===== INPUT DATA

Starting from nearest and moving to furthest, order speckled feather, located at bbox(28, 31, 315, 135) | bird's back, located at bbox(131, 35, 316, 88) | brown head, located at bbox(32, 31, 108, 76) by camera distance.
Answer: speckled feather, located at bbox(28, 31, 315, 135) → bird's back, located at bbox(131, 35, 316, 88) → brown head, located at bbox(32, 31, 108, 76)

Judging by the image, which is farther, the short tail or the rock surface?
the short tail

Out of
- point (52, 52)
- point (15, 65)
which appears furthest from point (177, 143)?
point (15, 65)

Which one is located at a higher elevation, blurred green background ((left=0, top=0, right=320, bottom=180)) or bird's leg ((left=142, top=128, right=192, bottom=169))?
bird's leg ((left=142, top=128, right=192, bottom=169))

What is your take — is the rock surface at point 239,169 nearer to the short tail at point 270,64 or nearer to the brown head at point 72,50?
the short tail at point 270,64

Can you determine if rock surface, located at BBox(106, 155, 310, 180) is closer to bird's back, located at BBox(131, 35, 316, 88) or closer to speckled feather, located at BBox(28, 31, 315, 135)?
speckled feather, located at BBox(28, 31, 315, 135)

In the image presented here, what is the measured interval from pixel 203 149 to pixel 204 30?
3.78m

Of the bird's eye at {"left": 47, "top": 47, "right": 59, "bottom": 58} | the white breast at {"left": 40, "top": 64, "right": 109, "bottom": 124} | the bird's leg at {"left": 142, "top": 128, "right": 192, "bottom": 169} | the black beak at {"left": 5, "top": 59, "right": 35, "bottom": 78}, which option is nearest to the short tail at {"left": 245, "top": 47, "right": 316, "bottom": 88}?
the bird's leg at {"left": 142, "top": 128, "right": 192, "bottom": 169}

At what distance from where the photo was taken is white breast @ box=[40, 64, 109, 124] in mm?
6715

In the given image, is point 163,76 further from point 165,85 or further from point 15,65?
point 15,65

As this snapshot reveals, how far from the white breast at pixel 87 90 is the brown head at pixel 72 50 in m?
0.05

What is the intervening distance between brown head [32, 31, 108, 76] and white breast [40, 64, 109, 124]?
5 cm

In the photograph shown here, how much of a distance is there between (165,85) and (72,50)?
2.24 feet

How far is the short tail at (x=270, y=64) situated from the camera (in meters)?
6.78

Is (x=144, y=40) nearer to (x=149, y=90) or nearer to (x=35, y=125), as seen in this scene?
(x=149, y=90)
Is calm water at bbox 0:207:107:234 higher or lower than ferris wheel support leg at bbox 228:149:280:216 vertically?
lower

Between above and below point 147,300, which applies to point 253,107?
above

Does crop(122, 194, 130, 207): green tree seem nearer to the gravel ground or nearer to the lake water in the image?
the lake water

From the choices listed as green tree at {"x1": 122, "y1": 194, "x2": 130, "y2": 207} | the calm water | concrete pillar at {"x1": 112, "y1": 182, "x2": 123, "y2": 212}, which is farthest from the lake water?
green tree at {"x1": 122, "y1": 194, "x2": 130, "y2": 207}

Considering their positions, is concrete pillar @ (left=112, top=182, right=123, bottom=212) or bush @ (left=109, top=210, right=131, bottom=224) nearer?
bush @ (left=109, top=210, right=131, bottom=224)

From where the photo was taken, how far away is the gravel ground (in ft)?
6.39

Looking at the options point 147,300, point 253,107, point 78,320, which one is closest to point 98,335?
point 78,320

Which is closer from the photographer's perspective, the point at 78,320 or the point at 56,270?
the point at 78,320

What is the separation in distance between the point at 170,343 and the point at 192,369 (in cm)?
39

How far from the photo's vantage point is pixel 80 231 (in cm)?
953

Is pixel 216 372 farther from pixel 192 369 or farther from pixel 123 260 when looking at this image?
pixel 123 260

==========

§ **YOUR OBJECTIVE**: Please put the lines of the listing into a Markdown table with the columns Row and Line, starting with the line that contains "Which is closer" and going on through the end of the listing. Leave out blank lines.

§ **RESULT OF THE TASK**:
| Row | Line |
|---|---|
| 1 | Which is closer from the photographer's perspective, the point at 78,320 or the point at 56,270? |
| 2 | the point at 78,320 |
| 3 | What is the separation in distance between the point at 170,343 and the point at 192,369 (in cm)? |
| 4 | 39 |
| 5 | How far from the photo's vantage point is pixel 80 231 (in cm)? |
| 6 | 953 |
| 7 | Is pixel 216 372 farther from pixel 192 369 or farther from pixel 123 260 when looking at this image? |
| 8 | pixel 123 260 |